Thursday, December 20, 2012

Would Tarzan Believe in God?

Would Tarzan believe in God? Conditions for the emergence of religious belief

Konika Banerjee & Paul Bloom, Trends in Cognitive Sciences, forthcoming

Abstract:  Would someone raised without exposure to religious views nonetheless come to believe in the existence of God, an afterlife, and the intentional creation of humans and other animals? Many scholars would answer yes, proposing that universal cognitive biases generate religious ideas anew within each individual mind. Drawing on evidence from developmental psychology, we argue here that the answer is no: children lack spontaneous theistic views and the emergence of religion is crucially dependent on culture.


So, would God believe in Tarzan?  I think not.  That whole story of being raised in the jungle is pretty implausible.  I think God prefers nonfiction--biographies and sweeping histories--to those kinds of fantasy novels.

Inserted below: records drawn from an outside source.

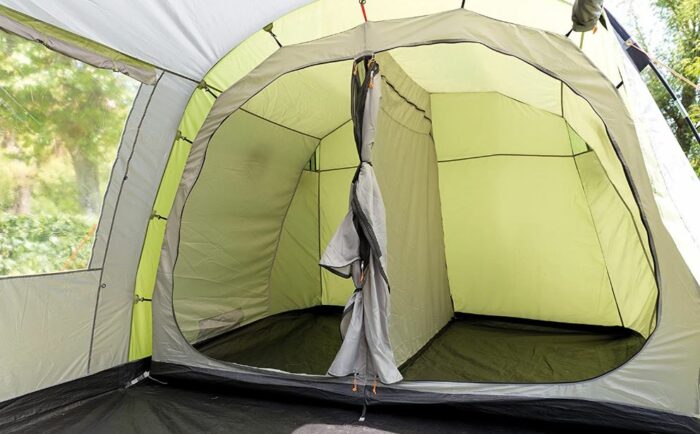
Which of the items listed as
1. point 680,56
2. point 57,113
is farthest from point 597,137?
point 680,56

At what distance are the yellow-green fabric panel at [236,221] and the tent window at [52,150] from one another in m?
0.58

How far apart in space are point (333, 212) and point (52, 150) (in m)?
2.08

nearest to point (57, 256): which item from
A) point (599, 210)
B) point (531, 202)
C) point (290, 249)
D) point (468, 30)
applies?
point (290, 249)

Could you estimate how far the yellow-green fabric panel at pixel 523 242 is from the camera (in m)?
3.27

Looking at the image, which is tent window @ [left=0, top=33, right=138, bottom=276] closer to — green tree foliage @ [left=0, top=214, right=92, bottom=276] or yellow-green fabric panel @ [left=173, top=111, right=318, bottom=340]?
green tree foliage @ [left=0, top=214, right=92, bottom=276]

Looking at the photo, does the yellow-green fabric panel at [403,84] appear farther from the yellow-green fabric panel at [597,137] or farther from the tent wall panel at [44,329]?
the tent wall panel at [44,329]

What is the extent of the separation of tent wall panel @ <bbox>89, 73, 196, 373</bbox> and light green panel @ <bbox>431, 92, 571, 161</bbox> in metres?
1.85

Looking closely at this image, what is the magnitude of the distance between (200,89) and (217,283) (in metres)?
1.24

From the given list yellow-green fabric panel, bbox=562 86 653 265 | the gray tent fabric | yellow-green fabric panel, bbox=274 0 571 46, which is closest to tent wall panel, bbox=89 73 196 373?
yellow-green fabric panel, bbox=274 0 571 46

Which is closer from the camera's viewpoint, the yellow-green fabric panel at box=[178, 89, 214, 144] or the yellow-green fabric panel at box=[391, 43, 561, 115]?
the yellow-green fabric panel at box=[178, 89, 214, 144]

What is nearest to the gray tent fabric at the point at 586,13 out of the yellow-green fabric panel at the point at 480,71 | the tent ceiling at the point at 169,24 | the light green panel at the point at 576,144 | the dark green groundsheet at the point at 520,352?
the yellow-green fabric panel at the point at 480,71

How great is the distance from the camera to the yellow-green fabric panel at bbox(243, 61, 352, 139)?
2971 mm

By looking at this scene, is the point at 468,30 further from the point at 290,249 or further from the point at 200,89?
the point at 290,249

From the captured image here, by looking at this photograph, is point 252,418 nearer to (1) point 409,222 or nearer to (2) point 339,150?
(1) point 409,222
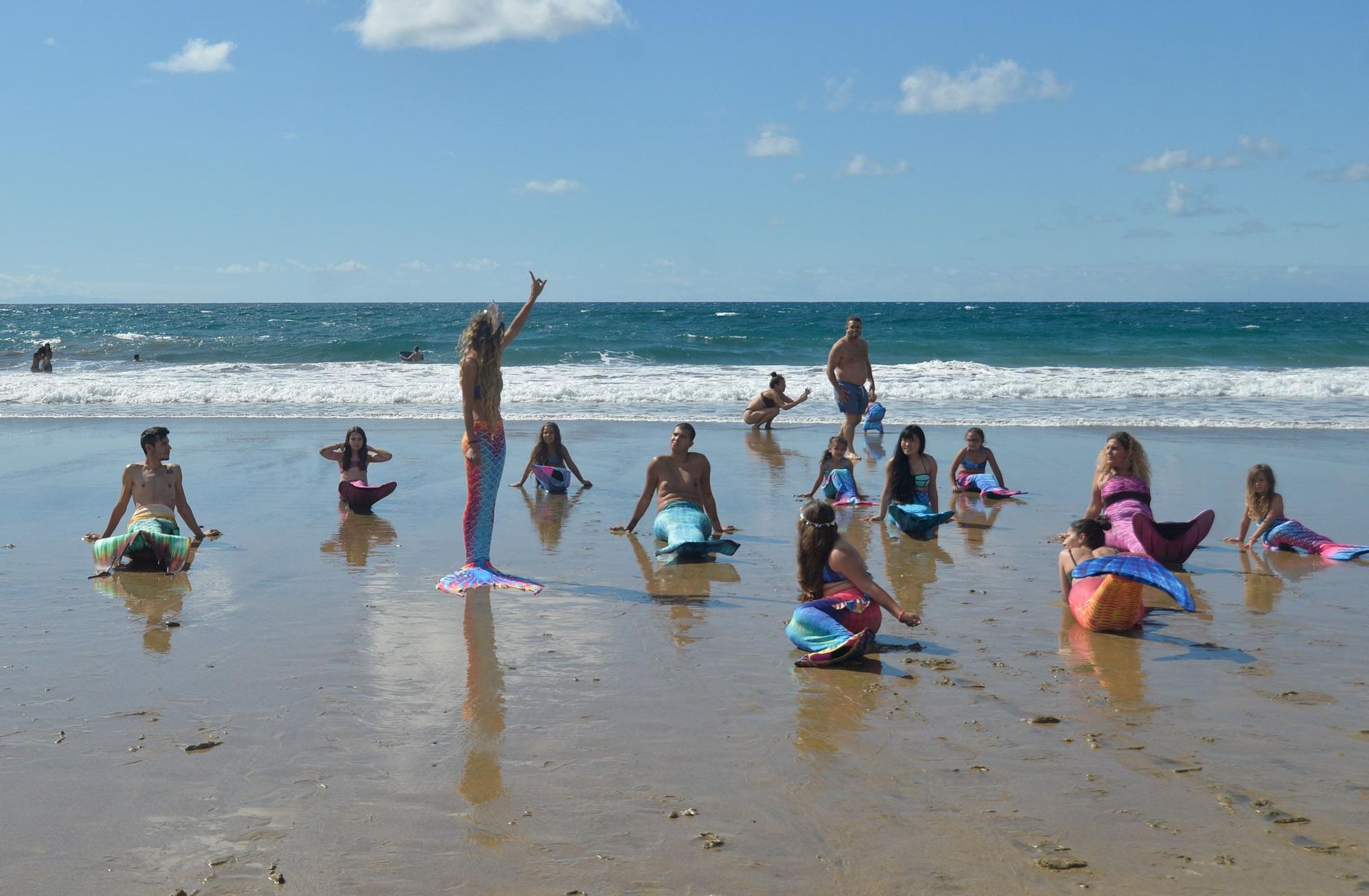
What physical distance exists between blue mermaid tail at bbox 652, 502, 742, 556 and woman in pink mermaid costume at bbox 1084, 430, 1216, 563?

Nod to Kevin Lewis, who believes in Tarzan, I believe

1 comment:

Hasdrubal said...

Shouldn't there be a natural experiment here? There's that one tribe in Borneo or somewhere with no religious myths, it's the one human group in all of our known history without the concept of God.

So, that a-religious tribe, there had to have been missionaries sent, right? So it seems like a straightforward question: Did any of the missionaries gain converts?

Oh, and does the fact that Every Other Group of Humans in History have a religion have any bearing?